* THINGS TO DO *
**a.** In the abstract on regulatory networks, which two kinds of experiments does it say many labs are now combining?
**b.** Translate this sentence from the abstract on regulatory networks into Spanish: "The turn from the 20th to the 21st Century was marked by a drastic change in the scale at which biologists study regulatory networks."
**c.** Write the next paragraph of the talk abstract on regulatory networks, picking up after its final sentence and keeping the same first-person voice.

* SOURCE PASSAGE *
--------------------------------
Understanding regulatory networks in the era of massively parallel sequencing: did we lose our genetic switches and feedback loops?
The turn from the 20th to the 21st Century was marked by a drastic change in the scale at which biologists study regulatory networks. In the 1990, a PhD student could spend years analysing the regulation of one particular gene by one or a few transcription factors. Microarray technologies enabled monitoring the expression of all the genes of an organism in a single experiment (transcriptome arrays), and to lead genome-wide location analysis to report supposedly exhaustive lists of transcription factor binding sites. Next Generation Sequencing amplified the movement, and many labs are now combining ChIP-seq and RNA-seq experiments to get a wide view on transcription factor binding locations, histone modifications, and transcriptional responses to a multitude of conditions, cell types, developmental stages, etc. In the first part of the talk, I will present some of the bioinformatics approaches and tools that we developed to analyse regulatory motifs from various types of high-throughput data (e.g. co-expression clusters, ChIP-seq peaks, replication origins).
--------------------------------
* EXTRACTED MATERIAL *

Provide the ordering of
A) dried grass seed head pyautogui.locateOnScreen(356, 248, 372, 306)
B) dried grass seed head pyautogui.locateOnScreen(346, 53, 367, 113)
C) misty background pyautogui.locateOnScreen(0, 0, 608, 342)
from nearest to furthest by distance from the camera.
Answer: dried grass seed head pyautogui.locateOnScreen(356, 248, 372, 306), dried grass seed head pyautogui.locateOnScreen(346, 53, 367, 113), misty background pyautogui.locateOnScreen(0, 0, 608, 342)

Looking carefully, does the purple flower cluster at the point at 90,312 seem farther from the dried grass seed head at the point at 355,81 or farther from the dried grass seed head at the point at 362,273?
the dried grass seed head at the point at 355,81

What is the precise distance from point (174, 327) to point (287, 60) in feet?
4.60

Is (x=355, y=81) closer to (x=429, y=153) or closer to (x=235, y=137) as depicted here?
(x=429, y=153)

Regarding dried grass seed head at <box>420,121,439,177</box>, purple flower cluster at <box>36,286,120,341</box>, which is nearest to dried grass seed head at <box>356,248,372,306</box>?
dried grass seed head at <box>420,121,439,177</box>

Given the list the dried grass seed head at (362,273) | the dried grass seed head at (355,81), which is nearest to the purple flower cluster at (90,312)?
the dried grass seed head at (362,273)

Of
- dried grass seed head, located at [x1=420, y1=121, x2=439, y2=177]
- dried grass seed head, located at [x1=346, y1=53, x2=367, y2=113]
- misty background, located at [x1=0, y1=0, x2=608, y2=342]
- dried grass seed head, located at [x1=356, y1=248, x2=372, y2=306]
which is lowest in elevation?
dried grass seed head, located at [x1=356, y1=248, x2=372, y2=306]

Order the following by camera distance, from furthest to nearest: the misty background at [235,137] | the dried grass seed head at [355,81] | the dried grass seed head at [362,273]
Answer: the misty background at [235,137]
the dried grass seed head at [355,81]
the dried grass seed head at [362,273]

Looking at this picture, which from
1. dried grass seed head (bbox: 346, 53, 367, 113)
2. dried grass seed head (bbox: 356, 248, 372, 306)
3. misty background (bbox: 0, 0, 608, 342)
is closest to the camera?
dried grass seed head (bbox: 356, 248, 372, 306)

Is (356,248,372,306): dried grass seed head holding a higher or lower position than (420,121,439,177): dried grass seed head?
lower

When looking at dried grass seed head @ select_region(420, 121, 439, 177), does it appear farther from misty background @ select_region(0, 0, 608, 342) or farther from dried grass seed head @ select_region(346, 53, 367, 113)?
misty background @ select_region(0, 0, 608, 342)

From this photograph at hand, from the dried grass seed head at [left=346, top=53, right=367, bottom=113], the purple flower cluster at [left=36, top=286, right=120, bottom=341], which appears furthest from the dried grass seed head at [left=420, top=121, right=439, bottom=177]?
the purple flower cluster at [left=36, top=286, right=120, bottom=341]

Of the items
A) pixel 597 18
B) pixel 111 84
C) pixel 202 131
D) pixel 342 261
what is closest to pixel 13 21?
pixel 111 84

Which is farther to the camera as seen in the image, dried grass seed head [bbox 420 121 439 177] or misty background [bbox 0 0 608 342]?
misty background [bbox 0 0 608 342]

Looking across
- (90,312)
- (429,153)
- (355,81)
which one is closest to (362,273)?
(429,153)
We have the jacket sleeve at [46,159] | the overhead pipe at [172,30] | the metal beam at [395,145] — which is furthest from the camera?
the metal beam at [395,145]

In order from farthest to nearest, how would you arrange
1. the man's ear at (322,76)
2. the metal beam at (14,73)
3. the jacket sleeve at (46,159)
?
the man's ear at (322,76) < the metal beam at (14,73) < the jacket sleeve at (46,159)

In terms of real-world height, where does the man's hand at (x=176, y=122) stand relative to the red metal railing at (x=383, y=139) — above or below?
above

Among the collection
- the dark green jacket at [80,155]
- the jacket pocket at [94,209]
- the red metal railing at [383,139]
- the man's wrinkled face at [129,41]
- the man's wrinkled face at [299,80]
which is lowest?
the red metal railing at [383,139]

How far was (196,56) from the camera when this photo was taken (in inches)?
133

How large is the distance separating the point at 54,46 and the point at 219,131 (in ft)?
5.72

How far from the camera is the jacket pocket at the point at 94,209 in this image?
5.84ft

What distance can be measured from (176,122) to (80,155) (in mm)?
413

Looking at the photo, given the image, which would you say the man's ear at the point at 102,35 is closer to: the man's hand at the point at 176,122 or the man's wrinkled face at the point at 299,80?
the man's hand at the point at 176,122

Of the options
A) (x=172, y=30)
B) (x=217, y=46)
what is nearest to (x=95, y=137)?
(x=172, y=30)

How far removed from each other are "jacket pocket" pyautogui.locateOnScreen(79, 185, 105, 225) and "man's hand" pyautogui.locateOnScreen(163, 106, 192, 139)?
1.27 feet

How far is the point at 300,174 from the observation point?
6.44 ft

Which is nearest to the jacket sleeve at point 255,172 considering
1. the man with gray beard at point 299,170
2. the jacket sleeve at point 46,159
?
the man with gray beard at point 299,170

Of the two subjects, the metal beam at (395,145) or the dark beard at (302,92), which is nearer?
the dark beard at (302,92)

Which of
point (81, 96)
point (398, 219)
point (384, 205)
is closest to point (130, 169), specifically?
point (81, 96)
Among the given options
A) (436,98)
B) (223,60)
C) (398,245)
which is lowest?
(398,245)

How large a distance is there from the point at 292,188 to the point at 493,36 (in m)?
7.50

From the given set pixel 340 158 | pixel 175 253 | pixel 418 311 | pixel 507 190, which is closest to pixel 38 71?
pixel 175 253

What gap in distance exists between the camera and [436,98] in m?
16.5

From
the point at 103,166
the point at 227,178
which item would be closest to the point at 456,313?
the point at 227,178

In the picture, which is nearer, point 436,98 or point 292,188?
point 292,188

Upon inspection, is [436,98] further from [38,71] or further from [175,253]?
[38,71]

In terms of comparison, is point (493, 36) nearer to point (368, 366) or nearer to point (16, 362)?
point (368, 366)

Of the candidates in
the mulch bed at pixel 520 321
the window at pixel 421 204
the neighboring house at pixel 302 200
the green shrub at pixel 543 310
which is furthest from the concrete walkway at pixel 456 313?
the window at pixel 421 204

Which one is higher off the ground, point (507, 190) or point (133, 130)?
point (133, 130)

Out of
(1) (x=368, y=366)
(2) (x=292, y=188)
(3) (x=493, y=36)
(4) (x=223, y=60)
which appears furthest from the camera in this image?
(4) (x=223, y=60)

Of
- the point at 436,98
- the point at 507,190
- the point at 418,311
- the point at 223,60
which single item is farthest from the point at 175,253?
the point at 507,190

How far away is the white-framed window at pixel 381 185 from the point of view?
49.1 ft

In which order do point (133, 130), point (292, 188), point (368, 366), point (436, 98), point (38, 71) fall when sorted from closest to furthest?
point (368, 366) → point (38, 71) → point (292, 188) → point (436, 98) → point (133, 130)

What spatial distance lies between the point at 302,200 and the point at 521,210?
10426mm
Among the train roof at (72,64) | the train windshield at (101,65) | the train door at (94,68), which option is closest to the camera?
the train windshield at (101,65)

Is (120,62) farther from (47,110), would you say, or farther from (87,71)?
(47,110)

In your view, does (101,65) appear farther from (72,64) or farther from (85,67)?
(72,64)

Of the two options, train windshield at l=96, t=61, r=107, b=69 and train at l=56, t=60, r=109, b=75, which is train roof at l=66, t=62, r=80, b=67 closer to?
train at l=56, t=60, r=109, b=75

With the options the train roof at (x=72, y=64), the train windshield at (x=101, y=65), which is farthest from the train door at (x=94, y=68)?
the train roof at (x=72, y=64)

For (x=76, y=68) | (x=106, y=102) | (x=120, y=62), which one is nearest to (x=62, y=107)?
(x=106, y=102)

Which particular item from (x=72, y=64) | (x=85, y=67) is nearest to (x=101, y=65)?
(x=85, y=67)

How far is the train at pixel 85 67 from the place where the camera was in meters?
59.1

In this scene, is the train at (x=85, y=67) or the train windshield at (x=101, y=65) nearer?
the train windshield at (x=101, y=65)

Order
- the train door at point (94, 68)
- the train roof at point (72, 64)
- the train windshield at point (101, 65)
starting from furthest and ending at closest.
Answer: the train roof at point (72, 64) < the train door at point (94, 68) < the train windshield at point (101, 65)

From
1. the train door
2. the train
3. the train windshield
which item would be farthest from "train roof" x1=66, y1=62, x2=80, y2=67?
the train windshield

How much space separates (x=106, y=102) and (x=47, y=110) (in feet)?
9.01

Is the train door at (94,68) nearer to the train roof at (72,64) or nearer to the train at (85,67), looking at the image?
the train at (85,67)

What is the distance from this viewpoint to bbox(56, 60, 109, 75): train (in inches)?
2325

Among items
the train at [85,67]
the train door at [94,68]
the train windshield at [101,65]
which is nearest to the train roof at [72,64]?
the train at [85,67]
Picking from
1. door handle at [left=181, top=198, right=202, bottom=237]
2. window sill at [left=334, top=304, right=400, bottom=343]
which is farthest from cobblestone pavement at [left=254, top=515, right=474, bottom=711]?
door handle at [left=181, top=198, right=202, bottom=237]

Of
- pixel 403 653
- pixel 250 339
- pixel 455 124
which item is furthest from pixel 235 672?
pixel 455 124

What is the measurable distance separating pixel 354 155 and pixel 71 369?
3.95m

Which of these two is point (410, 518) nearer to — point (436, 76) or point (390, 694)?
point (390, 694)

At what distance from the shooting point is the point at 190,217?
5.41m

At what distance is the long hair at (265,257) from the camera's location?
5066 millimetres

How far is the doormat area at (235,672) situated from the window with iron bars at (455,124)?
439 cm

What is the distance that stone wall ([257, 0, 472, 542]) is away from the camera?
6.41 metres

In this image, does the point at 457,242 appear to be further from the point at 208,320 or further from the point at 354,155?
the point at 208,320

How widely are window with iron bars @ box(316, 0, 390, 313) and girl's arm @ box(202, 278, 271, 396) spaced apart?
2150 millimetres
--------------------------------
* RESPONSES BY ITEM NUMBER *
**a.** ChIP-seq and RNA-seq

**b.** El paso del siglo XX al siglo XXI estuvo marcado por un cambio drástico en la escala a la que los biólogos estudian las redes reguladoras.

**c.**
At the light of the evolution of the domain, I would also like to address a more general question about the insights gained from high-throughput approaches on fundamental mechanisms of regulation. Indeed, it implicitly became standard to consider that a typical high-throughput experiments should return thousands of significant features (differentially expressed genes, TF binding sites, active enhancers). This however does not fit with our classical models, were transcription factors would turn on or off specific sets of target genes (“regulatory switches”), thereby forming regulatory networks whose behaviour was understandably determined by feedback loops. How can we conciliate the undeniable robustness of regulatory networks with the apparent noisiness of binding and transcription profiles?